11.18.2008

i don't do press, i do narratives.

I've loved narrative for as long as I can remember.  I used to drive my mother crazy because I would read rather than do anything else.  Until I was 22 or so, my only career aspiration was novelist.


Narratives are the most important thing in getting attention, interest, audiences and markets.

I was never the kind of writer who planned everything out.  I developed my characters, a situation, some undefined ideas, and went to it.  Writing was a process of discovery.  I can't do that anymore.

PR isn't just about arranging press coverage.  It's about developing a narrative, and exploring and expanding it through the media.  This is a hell of a lot more complicated, because you need to plan around the unexpected actions of others, the trends that dominate the marketplace, upcoming changes in those trends, the personalities of your stakeholders, the tangents that drive away from the actual narrative, and, of course, the truth (which is essential, immutable and unavoidable).
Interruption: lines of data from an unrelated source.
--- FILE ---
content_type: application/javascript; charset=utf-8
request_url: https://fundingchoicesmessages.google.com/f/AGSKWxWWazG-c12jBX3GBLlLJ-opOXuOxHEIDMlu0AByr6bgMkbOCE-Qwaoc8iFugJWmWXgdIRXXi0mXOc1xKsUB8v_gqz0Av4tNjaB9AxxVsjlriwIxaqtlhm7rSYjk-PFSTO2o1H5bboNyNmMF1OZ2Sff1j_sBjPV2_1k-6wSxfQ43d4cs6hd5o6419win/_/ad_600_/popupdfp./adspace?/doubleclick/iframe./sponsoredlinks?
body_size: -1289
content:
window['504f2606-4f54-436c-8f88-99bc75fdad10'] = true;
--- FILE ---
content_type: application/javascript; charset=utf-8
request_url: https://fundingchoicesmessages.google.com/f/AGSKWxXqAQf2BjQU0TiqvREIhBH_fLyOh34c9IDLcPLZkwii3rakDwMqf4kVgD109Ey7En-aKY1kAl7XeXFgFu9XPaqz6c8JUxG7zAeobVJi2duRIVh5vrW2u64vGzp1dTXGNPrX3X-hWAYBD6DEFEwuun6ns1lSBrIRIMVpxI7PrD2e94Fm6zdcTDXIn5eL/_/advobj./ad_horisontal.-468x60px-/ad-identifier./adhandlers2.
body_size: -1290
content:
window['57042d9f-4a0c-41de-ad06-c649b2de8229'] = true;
I'm spending a lot of time crafting, developing, and planning the narratives I manage and create now.  It's very rewarding, in a very similar way to how writing fiction was.  If anything, it feels like a particularly complex version of the same, but rooted in truth and the real world.

Because your brand, your narrative, is no longer up to you in the post-internet world.  All you can do is create the set of concepts, framing, ideas and narrative that best defines your product and goals, while planning around the nearly limitless number of things the newly infinite citizen media can do with it.

It would be terrifying if it wasn't so much fun.